La Corte Constitucional de Colombia ha reafirmado que los colegios no pueden impedir la entrada de estudiantes a clases por mora en el pago de pensiones ni retener sus certificados o diplomas académicos, protegiendo así el derecho fundamental a la educación. Esta decisión se basa en la sentencia SU-624 de 1999 y normas como el artículo 43 del Código de la Infancia y la Adolescencia, que obligan a las instituciones educativas públicas y privadas a respetar la dignidad e integridad de los menores.
La tutela que dio origen a esta resolución surgió de un caso en el que un colegio negó el acceso a un estudiante por deudas pendientes, lo que generó alarma entre padres de familia y defensores de derechos humanos. La Corte enfatizó que tales prácticas discriminatorias perpetúan ciclos de injusticia y exclusión social, especialmente en contextos de vulnerabilidad económica.

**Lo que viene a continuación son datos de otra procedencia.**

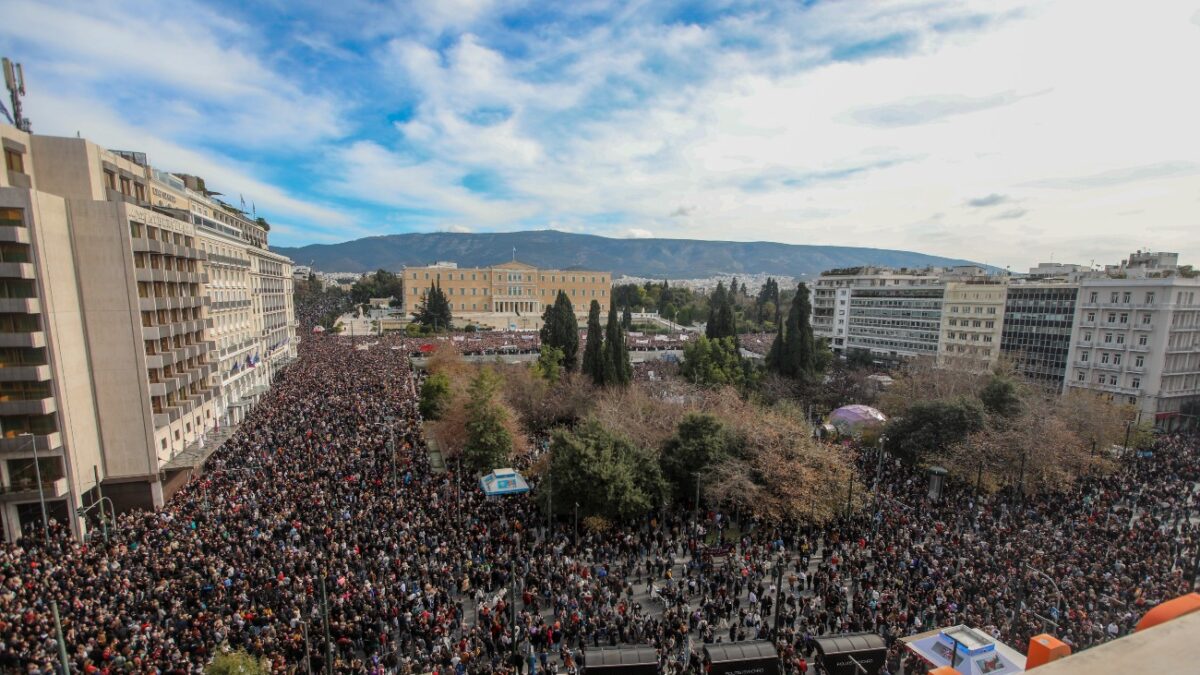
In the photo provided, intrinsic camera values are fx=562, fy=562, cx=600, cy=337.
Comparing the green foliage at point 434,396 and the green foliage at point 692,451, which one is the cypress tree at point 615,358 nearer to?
the green foliage at point 434,396

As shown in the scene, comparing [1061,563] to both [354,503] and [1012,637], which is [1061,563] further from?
[354,503]

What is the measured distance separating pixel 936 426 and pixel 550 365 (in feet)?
92.3

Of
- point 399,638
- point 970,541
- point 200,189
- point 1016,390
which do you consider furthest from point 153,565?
point 1016,390

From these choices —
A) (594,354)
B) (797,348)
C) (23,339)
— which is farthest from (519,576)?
(797,348)

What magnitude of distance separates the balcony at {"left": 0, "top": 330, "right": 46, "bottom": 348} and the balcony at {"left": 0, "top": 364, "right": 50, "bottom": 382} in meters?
0.79

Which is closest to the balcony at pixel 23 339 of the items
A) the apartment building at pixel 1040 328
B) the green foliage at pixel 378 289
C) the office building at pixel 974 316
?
the office building at pixel 974 316

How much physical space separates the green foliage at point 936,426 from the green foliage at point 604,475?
15.3 meters

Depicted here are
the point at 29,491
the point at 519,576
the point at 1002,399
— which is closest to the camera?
the point at 519,576

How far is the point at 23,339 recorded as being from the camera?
1978 cm

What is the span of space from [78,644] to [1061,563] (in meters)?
27.5

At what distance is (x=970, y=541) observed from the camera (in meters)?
20.6

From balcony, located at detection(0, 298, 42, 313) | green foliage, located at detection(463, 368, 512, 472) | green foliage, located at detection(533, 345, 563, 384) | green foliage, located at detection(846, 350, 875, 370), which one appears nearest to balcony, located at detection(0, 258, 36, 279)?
balcony, located at detection(0, 298, 42, 313)

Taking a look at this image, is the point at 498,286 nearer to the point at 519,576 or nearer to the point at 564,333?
the point at 564,333

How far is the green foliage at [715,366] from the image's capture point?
145 ft
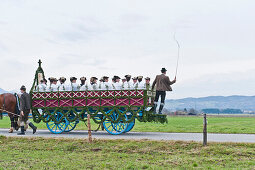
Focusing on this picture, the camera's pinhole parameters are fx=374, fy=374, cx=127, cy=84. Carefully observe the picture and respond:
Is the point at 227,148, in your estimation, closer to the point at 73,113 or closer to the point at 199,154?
the point at 199,154

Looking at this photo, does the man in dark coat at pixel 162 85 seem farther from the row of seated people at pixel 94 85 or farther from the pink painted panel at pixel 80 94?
the pink painted panel at pixel 80 94

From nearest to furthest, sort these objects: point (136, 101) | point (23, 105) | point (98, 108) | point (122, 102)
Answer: point (136, 101), point (122, 102), point (98, 108), point (23, 105)

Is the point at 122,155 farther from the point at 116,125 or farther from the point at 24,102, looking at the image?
the point at 24,102

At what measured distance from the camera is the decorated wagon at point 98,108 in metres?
16.3

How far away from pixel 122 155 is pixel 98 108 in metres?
6.02

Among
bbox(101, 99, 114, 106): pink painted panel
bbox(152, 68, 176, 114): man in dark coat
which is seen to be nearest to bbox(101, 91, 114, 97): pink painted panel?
bbox(101, 99, 114, 106): pink painted panel

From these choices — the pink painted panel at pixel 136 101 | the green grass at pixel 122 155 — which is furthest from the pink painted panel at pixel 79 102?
the green grass at pixel 122 155

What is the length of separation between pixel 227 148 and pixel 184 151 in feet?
4.50

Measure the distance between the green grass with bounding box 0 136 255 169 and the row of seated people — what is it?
11.5 feet

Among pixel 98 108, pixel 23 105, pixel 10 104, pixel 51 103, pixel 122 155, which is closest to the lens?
pixel 122 155

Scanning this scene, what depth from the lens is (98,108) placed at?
664 inches

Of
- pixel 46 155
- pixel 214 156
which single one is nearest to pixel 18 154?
pixel 46 155

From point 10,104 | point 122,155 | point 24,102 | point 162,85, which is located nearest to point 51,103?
point 24,102

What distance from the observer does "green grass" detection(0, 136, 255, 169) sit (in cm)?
955
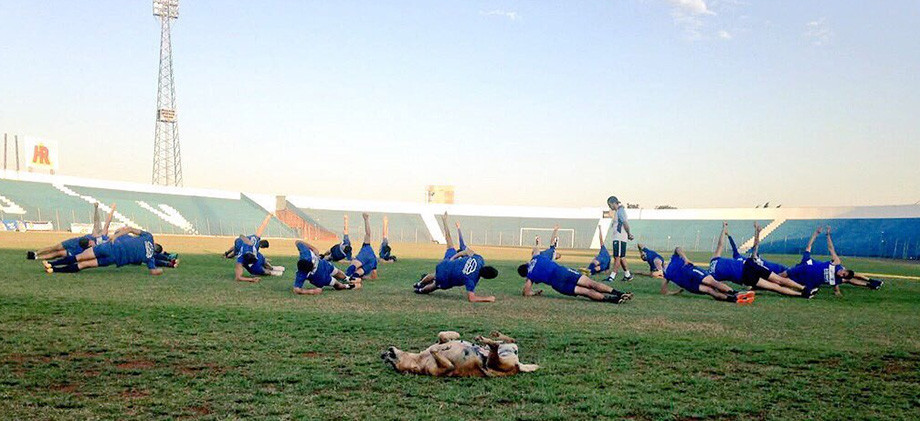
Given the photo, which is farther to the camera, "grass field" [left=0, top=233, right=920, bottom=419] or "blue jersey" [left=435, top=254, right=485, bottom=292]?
"blue jersey" [left=435, top=254, right=485, bottom=292]

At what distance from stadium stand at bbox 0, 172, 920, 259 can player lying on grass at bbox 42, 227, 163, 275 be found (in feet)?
143

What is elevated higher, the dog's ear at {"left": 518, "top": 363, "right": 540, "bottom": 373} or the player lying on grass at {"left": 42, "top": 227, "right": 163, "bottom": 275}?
the player lying on grass at {"left": 42, "top": 227, "right": 163, "bottom": 275}

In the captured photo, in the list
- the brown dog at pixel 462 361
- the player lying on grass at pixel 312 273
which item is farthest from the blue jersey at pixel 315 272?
the brown dog at pixel 462 361

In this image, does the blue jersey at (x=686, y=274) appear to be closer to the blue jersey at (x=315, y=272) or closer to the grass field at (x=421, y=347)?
the grass field at (x=421, y=347)

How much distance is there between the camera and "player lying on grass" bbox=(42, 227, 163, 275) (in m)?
14.2

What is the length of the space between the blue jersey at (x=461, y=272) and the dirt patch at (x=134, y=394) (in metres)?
6.61

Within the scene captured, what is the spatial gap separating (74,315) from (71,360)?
298 cm

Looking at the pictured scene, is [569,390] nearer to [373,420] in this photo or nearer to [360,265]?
[373,420]

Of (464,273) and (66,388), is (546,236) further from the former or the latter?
(66,388)

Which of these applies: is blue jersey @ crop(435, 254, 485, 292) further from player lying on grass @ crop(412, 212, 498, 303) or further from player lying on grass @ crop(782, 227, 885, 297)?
player lying on grass @ crop(782, 227, 885, 297)

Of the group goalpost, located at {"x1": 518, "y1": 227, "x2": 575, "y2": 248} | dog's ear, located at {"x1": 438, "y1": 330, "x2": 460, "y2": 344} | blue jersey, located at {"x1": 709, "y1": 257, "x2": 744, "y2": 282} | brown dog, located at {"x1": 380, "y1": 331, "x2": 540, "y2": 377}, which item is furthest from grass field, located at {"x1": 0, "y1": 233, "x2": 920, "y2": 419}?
goalpost, located at {"x1": 518, "y1": 227, "x2": 575, "y2": 248}

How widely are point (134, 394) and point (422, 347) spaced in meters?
2.84

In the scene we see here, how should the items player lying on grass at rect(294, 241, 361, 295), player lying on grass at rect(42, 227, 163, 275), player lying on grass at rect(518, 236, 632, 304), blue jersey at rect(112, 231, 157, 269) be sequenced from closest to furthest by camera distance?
player lying on grass at rect(518, 236, 632, 304)
player lying on grass at rect(294, 241, 361, 295)
player lying on grass at rect(42, 227, 163, 275)
blue jersey at rect(112, 231, 157, 269)

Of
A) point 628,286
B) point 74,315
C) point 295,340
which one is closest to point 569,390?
point 295,340
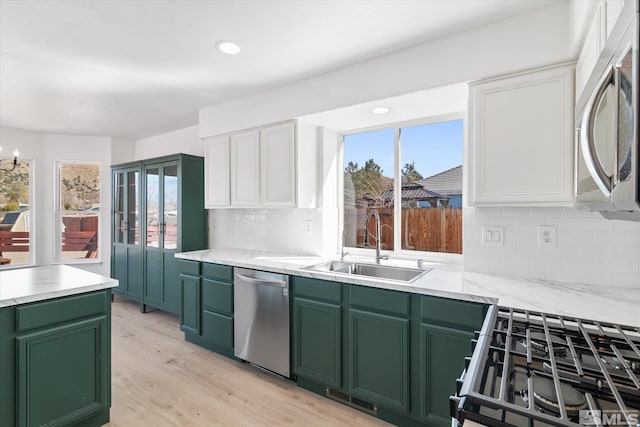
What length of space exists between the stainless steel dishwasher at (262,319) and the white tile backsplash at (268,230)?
2.38 feet

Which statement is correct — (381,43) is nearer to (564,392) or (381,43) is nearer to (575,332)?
(575,332)

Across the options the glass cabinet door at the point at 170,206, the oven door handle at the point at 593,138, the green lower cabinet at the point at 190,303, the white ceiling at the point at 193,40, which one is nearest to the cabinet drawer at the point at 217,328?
the green lower cabinet at the point at 190,303

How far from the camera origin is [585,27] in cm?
153

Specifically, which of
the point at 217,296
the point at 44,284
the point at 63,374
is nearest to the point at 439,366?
the point at 217,296

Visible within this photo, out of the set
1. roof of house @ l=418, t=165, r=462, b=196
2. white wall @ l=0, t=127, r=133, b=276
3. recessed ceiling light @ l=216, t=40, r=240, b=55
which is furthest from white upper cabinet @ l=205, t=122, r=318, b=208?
white wall @ l=0, t=127, r=133, b=276

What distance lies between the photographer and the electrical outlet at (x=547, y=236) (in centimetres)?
205

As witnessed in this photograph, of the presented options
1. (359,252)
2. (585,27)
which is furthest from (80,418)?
(585,27)

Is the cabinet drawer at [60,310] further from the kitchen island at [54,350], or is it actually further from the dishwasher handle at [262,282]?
the dishwasher handle at [262,282]

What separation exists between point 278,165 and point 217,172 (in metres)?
0.90

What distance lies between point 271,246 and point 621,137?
3117mm

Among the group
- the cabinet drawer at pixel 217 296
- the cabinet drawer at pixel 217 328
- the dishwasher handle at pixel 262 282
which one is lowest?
the cabinet drawer at pixel 217 328

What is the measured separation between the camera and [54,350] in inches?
71.7

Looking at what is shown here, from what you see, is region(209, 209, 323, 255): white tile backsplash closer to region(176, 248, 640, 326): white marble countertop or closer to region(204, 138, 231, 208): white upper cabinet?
region(204, 138, 231, 208): white upper cabinet

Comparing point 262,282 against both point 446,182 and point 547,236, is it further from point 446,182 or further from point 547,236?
point 547,236
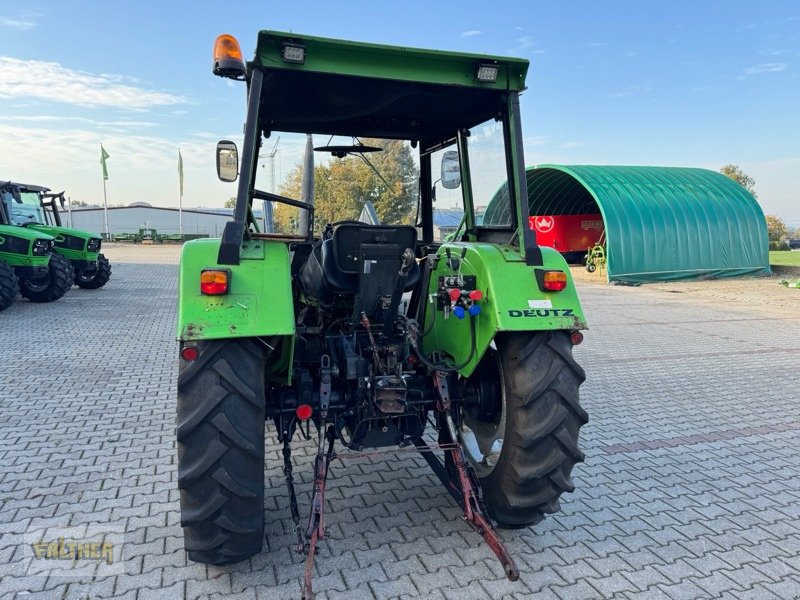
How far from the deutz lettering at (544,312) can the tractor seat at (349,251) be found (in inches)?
24.2

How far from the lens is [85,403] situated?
5469 mm

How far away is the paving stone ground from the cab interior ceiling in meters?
2.35

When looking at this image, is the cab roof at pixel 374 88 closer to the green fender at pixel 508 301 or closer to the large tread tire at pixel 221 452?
the green fender at pixel 508 301

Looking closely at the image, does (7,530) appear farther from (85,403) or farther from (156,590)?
(85,403)

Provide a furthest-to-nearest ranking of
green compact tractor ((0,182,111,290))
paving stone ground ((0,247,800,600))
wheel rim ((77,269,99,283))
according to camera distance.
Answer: wheel rim ((77,269,99,283)), green compact tractor ((0,182,111,290)), paving stone ground ((0,247,800,600))

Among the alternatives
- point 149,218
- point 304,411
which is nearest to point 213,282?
point 304,411

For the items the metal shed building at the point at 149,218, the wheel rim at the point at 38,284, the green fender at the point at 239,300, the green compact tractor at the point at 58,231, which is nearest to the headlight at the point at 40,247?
the wheel rim at the point at 38,284

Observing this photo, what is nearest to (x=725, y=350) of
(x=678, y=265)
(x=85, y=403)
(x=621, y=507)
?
(x=621, y=507)

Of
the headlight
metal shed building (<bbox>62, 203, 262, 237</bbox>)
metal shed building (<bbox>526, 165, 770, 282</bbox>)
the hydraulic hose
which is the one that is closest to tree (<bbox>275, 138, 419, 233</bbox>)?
the hydraulic hose

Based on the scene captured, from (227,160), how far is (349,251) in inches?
32.2

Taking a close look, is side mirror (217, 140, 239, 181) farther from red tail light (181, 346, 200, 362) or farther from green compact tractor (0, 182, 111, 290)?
green compact tractor (0, 182, 111, 290)

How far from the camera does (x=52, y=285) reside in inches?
480

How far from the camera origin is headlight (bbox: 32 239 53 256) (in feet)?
37.9

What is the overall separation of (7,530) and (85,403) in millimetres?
2404
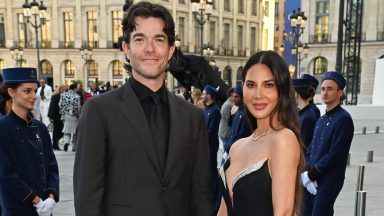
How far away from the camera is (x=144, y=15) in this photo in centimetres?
223

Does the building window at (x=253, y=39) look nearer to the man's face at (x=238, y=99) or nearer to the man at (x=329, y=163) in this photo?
the man's face at (x=238, y=99)

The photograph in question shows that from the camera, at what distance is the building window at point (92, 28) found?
1912 inches

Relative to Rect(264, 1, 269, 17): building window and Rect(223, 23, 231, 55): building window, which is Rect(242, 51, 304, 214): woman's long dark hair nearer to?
Rect(223, 23, 231, 55): building window

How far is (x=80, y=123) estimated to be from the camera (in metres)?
2.18

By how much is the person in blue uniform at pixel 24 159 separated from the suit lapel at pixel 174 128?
177cm

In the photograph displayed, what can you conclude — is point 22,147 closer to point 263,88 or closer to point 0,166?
point 0,166

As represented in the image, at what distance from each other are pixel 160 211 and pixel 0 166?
1881mm

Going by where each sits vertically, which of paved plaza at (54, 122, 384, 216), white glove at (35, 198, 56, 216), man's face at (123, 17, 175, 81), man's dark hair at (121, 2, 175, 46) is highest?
man's dark hair at (121, 2, 175, 46)

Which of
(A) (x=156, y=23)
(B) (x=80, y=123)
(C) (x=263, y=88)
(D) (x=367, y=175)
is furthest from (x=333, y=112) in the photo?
(D) (x=367, y=175)

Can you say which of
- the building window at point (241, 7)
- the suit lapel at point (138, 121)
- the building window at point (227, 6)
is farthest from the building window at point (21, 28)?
the suit lapel at point (138, 121)

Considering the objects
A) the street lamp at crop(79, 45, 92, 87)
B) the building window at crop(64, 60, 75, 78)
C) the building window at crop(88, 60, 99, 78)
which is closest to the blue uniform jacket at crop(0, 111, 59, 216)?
the street lamp at crop(79, 45, 92, 87)

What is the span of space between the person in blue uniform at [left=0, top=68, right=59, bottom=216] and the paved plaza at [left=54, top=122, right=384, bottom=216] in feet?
9.38

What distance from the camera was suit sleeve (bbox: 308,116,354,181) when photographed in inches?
169

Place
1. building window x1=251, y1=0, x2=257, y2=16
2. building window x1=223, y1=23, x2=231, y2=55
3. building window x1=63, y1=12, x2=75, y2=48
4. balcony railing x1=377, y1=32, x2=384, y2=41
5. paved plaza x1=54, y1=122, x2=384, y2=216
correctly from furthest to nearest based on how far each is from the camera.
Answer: building window x1=251, y1=0, x2=257, y2=16 → building window x1=223, y1=23, x2=231, y2=55 → building window x1=63, y1=12, x2=75, y2=48 → balcony railing x1=377, y1=32, x2=384, y2=41 → paved plaza x1=54, y1=122, x2=384, y2=216
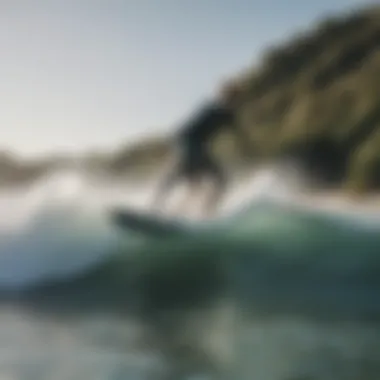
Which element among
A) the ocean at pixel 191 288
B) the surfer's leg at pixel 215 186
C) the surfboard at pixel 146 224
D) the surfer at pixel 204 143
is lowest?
the ocean at pixel 191 288

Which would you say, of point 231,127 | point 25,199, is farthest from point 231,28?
point 25,199

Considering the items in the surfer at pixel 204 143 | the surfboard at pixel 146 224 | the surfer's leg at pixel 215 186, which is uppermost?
the surfer at pixel 204 143

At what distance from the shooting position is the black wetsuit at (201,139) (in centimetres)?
134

El Ministerio de Educación Nacional ha respaldado esta posición, recordando que los colegios conservan su derecho a reclamar pagos pendientes por vías legales, pero nunca a costa del bienestar educativo de los niños. Esta medida busca equilibrar los intereses económicos de las instituciones con la prioridad constitucional de la educación gratuita e inclusiva.
En el marco de los manuales de convivencia, la Corte aclaró que solo faltas graves justifican sanciones como la expulsión, mientras que incumplimientos menores no pueden derivar en negación de acceso. Esta sentencia fortalece precedentes previos y obliga a todos los planteles a ajustar sus políticas internas de inmediato.
Expertos en derecho educativo destacan que esta decisión promueve la equidad en el sistema escolar colombiano, evitando que la pobreza sea un obstáculo para el aprendizaje continuo de los estudiantes. Padres y organizaciones civiles celebran el fallo como un avance hacia una educación más justa y accesible para todos.